Update: A spokeswoman with the City of El Paso’s Animal Services Dept. said on Tuesday morning that rabies tests came back negative on the bobcat that was shot and killed on Saturday.

Previous story posted Feb. 20, 2012: It was a normal Saturday afternoon at the Cazares family home.

Nieces and nephews were playing in the backyard with 16-year-old Abby Cazares keeping watch over the little ones. However, play time turned terrifying when one of Cazares’s nephews saw a large figure curled up near the back.

“He just started screaming, ‘It’s a cat! It’s a big cat!'” Cazares said.

They all ran inside and waited as the adults called Animal Services. Once the initial shock wore off, they warmed up to the big cat.

“It actually looked really pretty,” Cazarez said. “You never see something like that, especially that close,” said Cazares.

No one was hurt in the home. When authorities arrived, Texas Park and Wildlife officials took the lead after consulting with the City of El Paso’s Animal Services and the Texas Health Dept., both of which said they had no tranquilizer gun available and asked the TPWD to respond because of the safety issue, according to TPWD officials in a statement on Tuesday.

“They told us it had rabies,” said Cazarez. “But it was just laying there, just chilling. It was actually sleeping when we saw it, you could tell it wasn’t going to do any harm. I don’t know why they had to kill it.”

ABC-7 called representatives with Texas Parks and Wildlife on Monday, but the office was closed for the President’s Day holiday. A city spokeswman said the decision to kill the cat came from Texas Parks and Wildlife but added the results of a rabies test are pending.

Cazares said she wished more efforts had been made to tranquilize the animal before putting it down.

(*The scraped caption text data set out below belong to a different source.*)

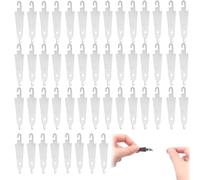 50PCS Embroidery Cross Stitch Needle Threading Tools,Stainless Steel Needle Threaders,Sewing Needle Threading,Hand Machine Sewing Tool Supplies Accessory,Needle-Threading Tools for Large Eye Needles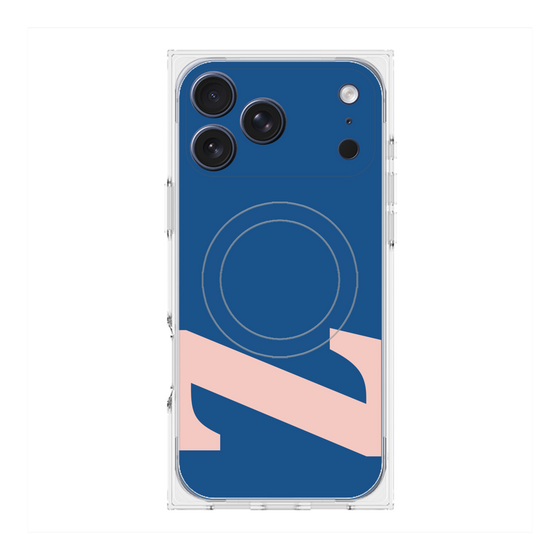プレミアムスクエアケース with MagSafe［ オリジナル - initial color - Z navy ］
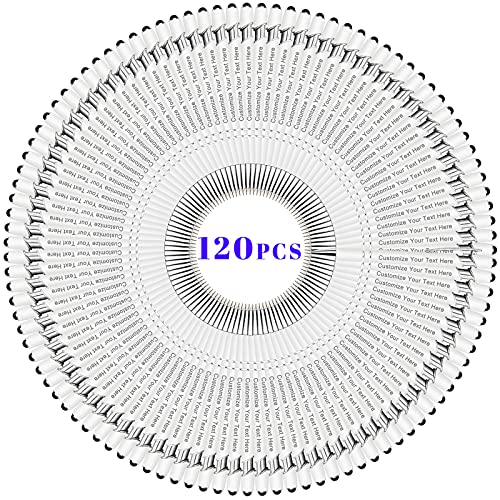 BVlleorueoi Bis Zu 300 Stück Personalisierbarer Kugelschreiber, Personalisierter Metall Stift mit Stylus, Kugelschreiber mit Namen, Logo, Nachricht Gravur Geschenk für Frauen Männer-120 Stück von BVlleorueoi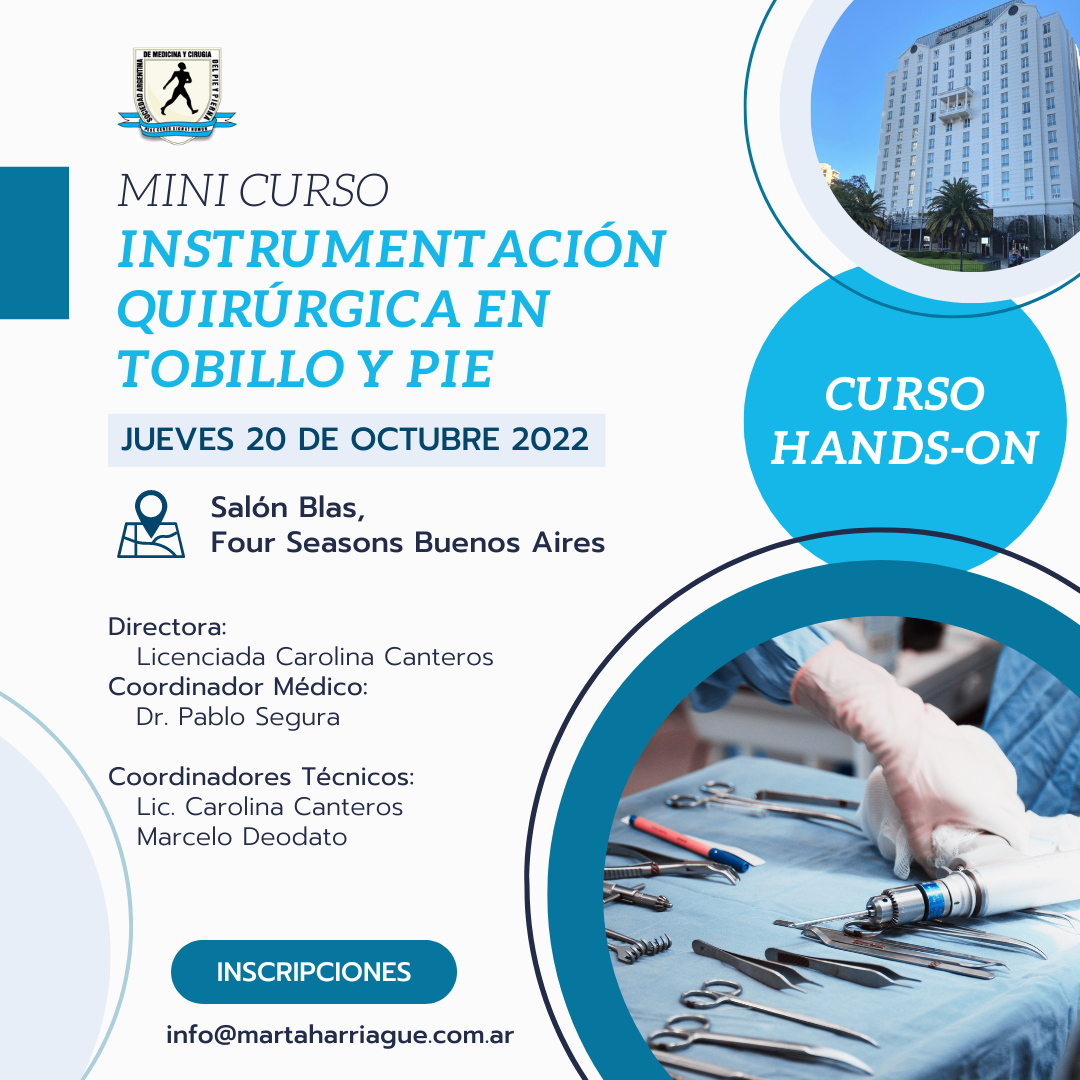 Mini Curso Instrumentación Quirúrgica en Pierna, Tobillo y Pie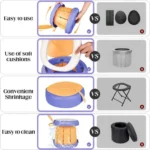 Travel Potty - Orange - Image 4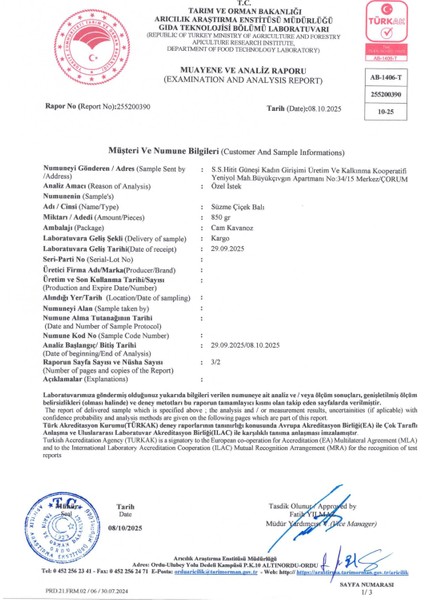 Doğal Kır Çiçeği Balı 850 gr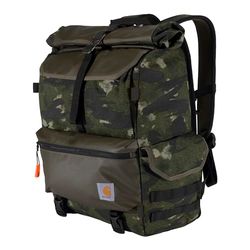 Carhartt Rugzak, uniseks, met een nylon rolsluiting aan de bovenkant, robuust en waterbestendig, Eén Maat
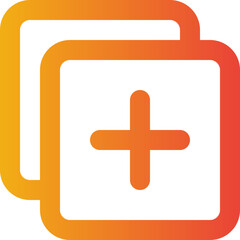 Obraz premium plus sign gradient icon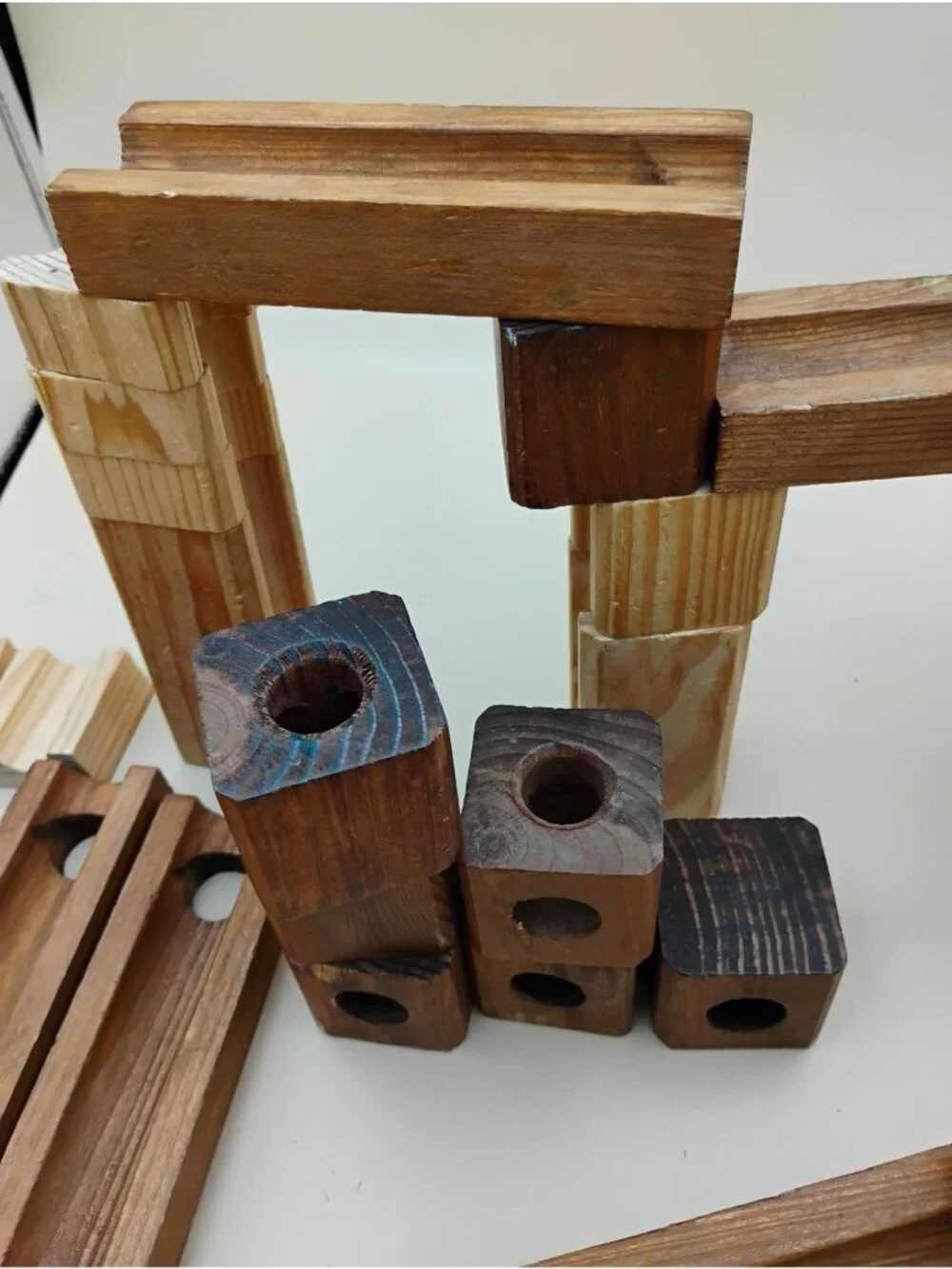 Duluth Trading Co Wooden Marble Maze Toy Set 100% Hardwood Non-Toxic Ages 5+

Last May, an El Paso Police Department officer and a Texas Alcoholic Beverage Commission official shot a mountain lion in a Central El Paso car wash after authorities tried to tranquilize it twice. The mountain lion had roamed through some buildings, including a private school.

Days later, a bobcat was spotted in Northeast El Paso and in June, a mountain lion was sighted near a central El Paso apartment complex.

It’s unclear how all the big cats ended up roaming through El Paso’s streets or where they came from.